YOUR INSTRUCTIONS:
Render the rows starting at the line containing "What physical distance" and running through the end of the rows as a two-column CSV with a header of input and output, one line per row. Put each row's text and its answer in their own double-quoted fields, and replace any line breaks inside a field with spaces.

INFORMATION SHOWN:
━━━━━━━━━━

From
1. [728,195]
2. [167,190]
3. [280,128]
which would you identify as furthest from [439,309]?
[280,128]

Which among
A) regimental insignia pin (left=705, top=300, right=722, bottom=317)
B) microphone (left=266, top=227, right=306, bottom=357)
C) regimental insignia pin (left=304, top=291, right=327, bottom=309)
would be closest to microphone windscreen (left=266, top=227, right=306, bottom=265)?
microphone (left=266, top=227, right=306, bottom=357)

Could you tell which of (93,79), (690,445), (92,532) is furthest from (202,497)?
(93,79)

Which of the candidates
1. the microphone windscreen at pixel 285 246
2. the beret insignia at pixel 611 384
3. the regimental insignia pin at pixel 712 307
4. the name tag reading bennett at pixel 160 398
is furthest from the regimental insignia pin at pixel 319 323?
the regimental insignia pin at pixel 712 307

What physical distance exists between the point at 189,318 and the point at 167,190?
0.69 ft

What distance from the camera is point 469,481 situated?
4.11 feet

━━━━━━━━━━

WRITTEN RESPONSE:
input,output
"What physical distance exists between the point at 189,318 and the point at 167,190?","0.69 ft"
"What distance from the camera is point 469,481 situated?","4.11 feet"